Using clade nomenclature as reported in Netikul et al., L1.2 can be delineated into 2 clades, where L1.2.1 mainly includes isolates collected from European countries and L1.2.2 which is prevalent in East Asia. East and Southeast Asia. In this study, we identified no L1.2.1 isolates and found nine L1.2.2 isolates (9/69, 13.0%) of which four can be further delineated in the L1.2.2 sublineage. 3. Isolates of sublineage 1.2.2 were mainly from Takeo province (8/9, 88.9%) (Fig. 2).

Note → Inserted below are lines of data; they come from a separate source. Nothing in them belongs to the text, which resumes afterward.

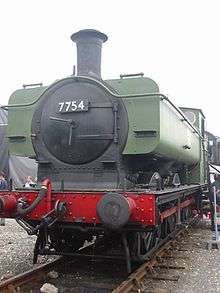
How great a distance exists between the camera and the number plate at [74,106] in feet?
19.9

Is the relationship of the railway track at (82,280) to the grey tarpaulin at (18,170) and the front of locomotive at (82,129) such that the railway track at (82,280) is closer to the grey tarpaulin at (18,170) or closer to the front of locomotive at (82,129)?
the front of locomotive at (82,129)

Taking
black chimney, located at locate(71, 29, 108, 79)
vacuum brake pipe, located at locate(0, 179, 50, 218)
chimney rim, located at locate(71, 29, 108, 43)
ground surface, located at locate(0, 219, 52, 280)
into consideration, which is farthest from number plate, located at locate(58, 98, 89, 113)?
ground surface, located at locate(0, 219, 52, 280)

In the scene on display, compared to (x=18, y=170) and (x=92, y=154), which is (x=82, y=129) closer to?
(x=92, y=154)

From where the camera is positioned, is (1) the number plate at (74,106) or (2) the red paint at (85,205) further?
(1) the number plate at (74,106)

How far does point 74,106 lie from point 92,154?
726 millimetres

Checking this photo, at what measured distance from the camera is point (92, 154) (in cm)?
602

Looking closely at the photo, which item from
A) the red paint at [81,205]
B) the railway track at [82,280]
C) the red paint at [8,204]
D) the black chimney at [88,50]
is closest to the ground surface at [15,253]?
the railway track at [82,280]

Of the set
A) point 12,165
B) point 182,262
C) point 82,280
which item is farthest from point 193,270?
point 12,165

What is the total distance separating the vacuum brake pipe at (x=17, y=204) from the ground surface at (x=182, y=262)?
3.13ft

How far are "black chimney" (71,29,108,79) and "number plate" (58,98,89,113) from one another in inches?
21.7

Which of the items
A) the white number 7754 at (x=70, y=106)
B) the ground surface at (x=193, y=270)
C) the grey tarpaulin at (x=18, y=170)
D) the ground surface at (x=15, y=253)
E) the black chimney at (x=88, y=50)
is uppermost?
the black chimney at (x=88, y=50)

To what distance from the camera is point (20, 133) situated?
6469 mm

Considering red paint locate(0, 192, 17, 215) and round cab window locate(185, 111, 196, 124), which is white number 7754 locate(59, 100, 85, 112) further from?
round cab window locate(185, 111, 196, 124)

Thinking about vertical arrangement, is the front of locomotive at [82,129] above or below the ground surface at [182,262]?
above
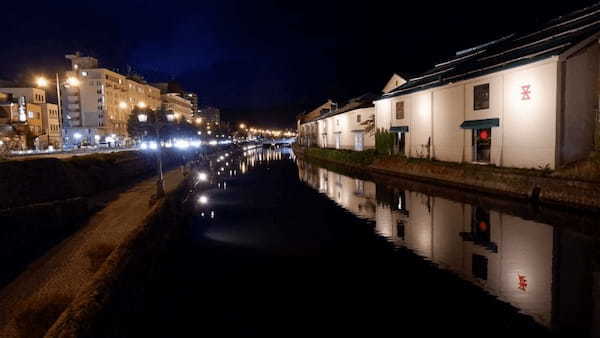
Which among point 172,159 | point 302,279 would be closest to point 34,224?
point 302,279

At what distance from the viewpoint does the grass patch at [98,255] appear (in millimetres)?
8156

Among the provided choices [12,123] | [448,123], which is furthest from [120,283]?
[12,123]

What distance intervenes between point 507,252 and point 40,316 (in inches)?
397

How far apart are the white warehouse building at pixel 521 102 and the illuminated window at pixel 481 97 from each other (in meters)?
0.05

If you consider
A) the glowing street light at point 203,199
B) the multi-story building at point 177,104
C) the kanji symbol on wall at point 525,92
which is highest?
the multi-story building at point 177,104

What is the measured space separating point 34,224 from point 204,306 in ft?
20.0

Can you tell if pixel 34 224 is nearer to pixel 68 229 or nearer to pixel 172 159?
pixel 68 229

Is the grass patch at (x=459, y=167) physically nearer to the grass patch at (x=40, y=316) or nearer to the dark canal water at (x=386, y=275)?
the dark canal water at (x=386, y=275)

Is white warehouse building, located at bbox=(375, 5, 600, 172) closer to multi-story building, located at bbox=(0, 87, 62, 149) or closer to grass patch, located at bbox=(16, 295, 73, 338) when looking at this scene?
grass patch, located at bbox=(16, 295, 73, 338)

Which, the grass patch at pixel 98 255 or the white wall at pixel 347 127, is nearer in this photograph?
the grass patch at pixel 98 255

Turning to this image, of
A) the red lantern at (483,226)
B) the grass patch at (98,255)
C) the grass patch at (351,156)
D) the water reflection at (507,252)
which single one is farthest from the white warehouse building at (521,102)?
the grass patch at (98,255)

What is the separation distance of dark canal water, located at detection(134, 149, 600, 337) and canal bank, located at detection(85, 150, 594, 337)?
0.10ft

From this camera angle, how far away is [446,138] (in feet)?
80.4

Suspected active disease transmission through clustered isolates
Eight clusters were identified, each comprising two to five individuals (Fig. 2), where SNP differences between isolates ranged from zero to eight (Supplementary Table S2). All 28 individuals pooled resided in Takeo province and represented half (28/56, 50%) of all individuals sampled in the province. None of the pooled isolates proved resistant to any of the anti-tuberculosis drugs tested. Additionally, all clustered isolates belonged to lineage 1, where the majority were from sublineage L1.1.1 (24/28, 85.7%). Two clusters can be delimited into subline L22.214.171.124 (cluster 1) and subline L126.96.36.199 (cluster 8). There are seven isolates in this study that have been identified as belonging to the L188.8.131.52 sublineage, all sampled from Takeo, and six of them are in cluster 1. Similarly, three isolates were identified as belonging to the L184.108.40.206 sublineage. lineage L220.127.116.11 where the two isolates sampled in Takeo are in cluster 8, while the remaining third isolate sampled in Phnom Penh differs by 58 SNPs with the clustered isolates. The four isolates belonging to the L18.104.22.168 sublineage in this study grouped together in group 3.